Stafford’s record hasn’t been great at 51-58, but that is weight down by his first two seasons at 3-10 when he was developing. Stafford has tossed for 30,303 yards with 187 touchdowns and 108 interceptions so far in his career. He has only seemed to get better, and is still not even 30 years old if you can believe that. Leading a deep playoff run could get Stafford to number one someday.
2 Worst - Charles Rogers
The second wide receiver in our logjam comes in the form of Charles Rogers. Since there are many Lions fans that also root for Michigan State, there was a lot of excitement about Rogers heading into the NFL. The Lions took him second overall in 2003, just after Carson Palmer, hoping that he would be the next big thing. After three seasons, though, he turned out to be a massive bust.

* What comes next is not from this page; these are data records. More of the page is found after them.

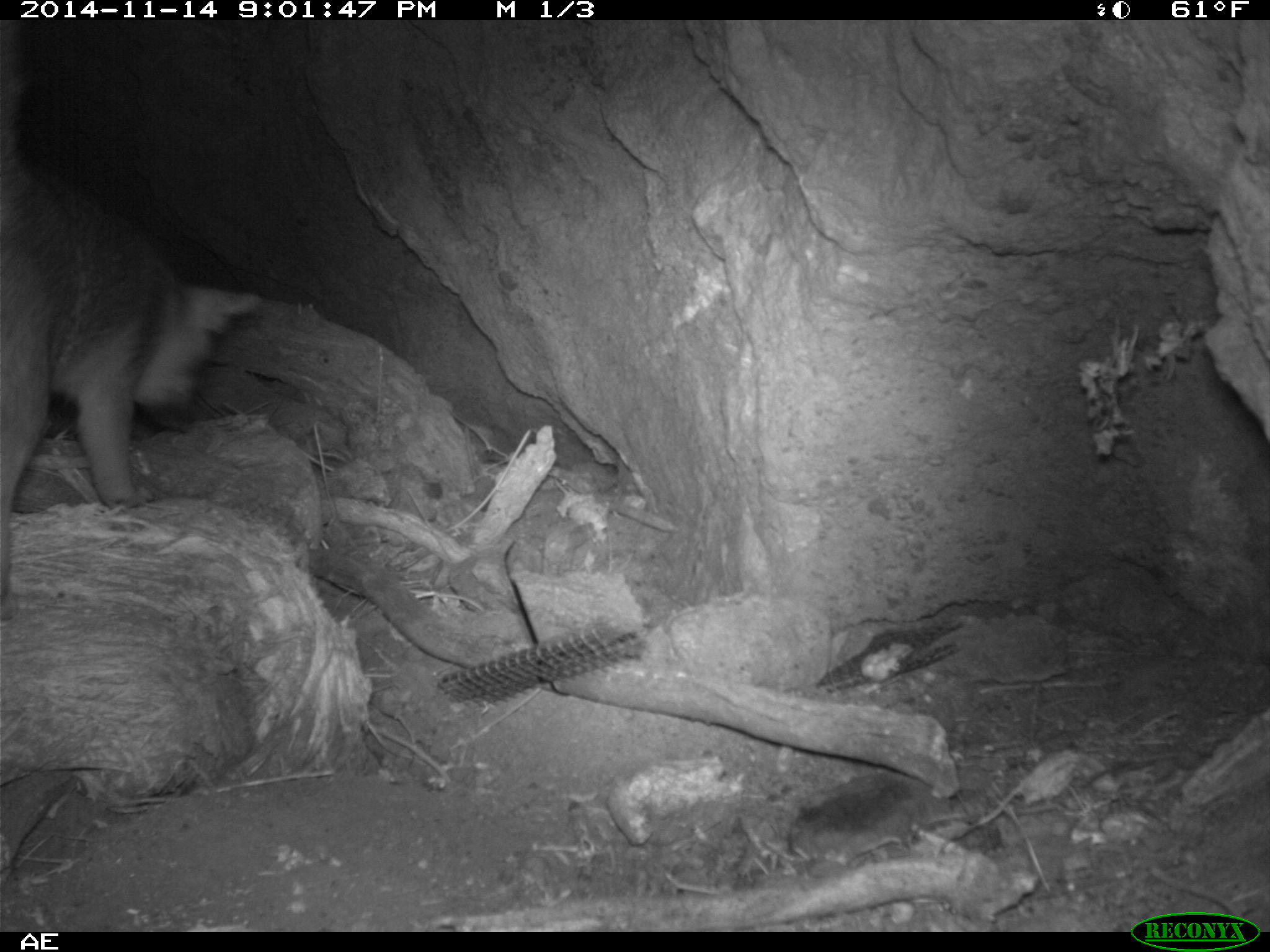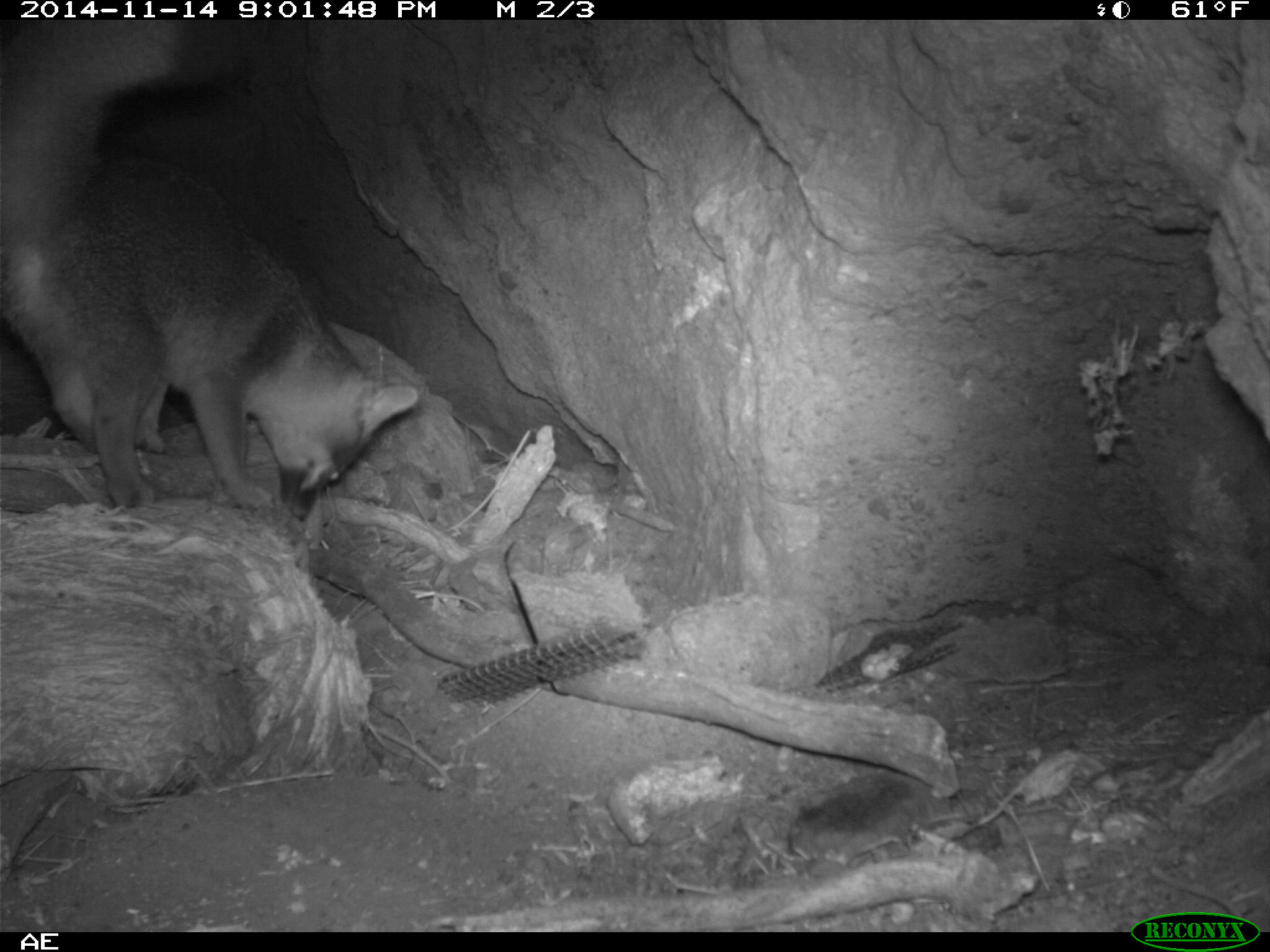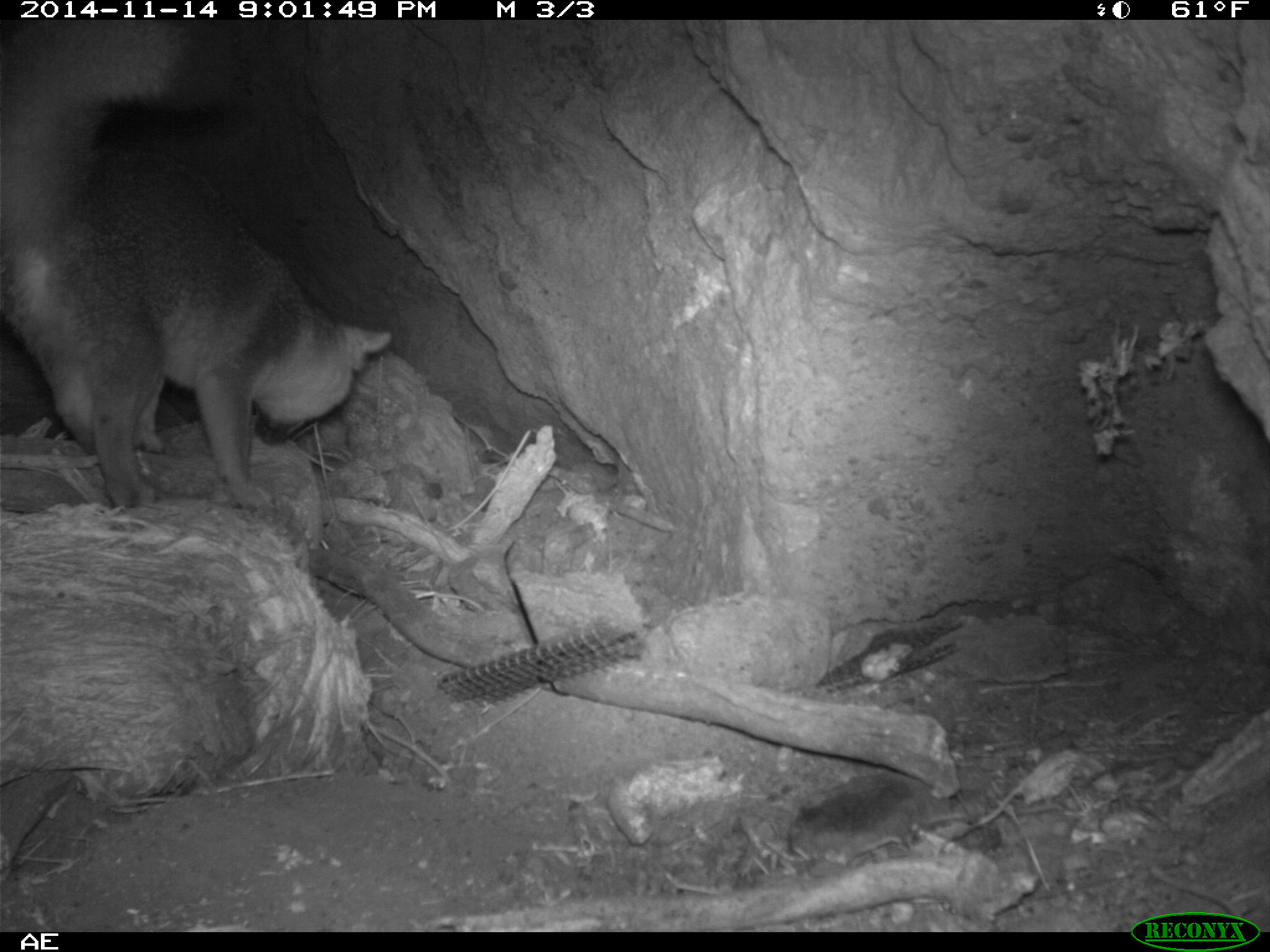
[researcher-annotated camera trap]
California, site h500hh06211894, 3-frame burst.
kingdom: Animalia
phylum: Chordata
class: Mammalia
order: Carnivora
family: Canidae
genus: Urocyon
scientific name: Urocyon littoralis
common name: island fox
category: fox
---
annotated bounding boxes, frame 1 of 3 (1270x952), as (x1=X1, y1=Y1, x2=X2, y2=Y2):
fox: (x1=0, y1=19, x2=262, y2=621)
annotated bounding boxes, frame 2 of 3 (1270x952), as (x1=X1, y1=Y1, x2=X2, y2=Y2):
fox: (x1=0, y1=21, x2=420, y2=521)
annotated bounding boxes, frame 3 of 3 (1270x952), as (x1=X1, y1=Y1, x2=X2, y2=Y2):
fox: (x1=0, y1=19, x2=392, y2=508)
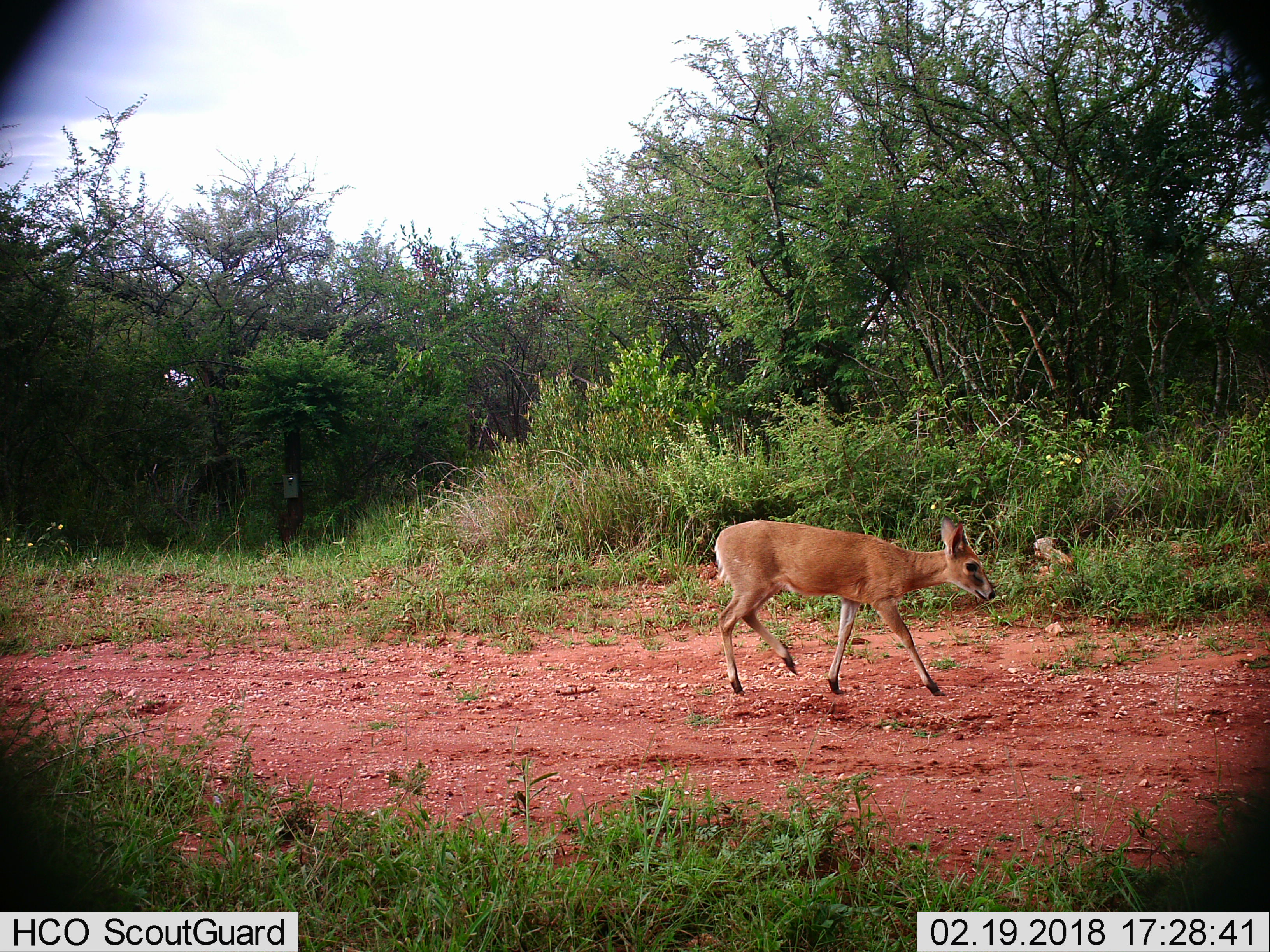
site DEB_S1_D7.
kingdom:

Rogers played in just 15 games over those three seasons, collecting 440 yards and four touchdowns. Rogers failed drug test after drug test and did not seem to care about his NFL career. The Lions released him after the 2005 season for his poor play and leadership. He tried out for other teams, but he had lost most of his speed and wasn’t worth picking up. The worst part? The Lions could have had Andre Johnson, who was the next pick in the draft.
1 Best - Calvin Johnson
Barry Sanders is the best player in Lions history, and when he retired early, Lions fans tried to get him to come back for years. Now, Calvin Johnson is in the same boat as the best receiver in Lions history. Johnson was drafted second overall in 2007, and didn’t disappoint like Rogers did in the same draft slot four years prior. Quite the opposite, really, as Johnson had nine seasons in Detroit with six Pro Bowls and three All-Pro selections.
Johnson totalled 11,619 receiving yards and 83 touchdowns during that span. Johnson’s best year came in 2012 when he collected a record 1,964 yards, even though he had just five touchdowns. Johnson will likely head to the Hall of Fame someday despite a short career, as he was always elite, and his number will 81 will certainly be honored at Ford Field one day.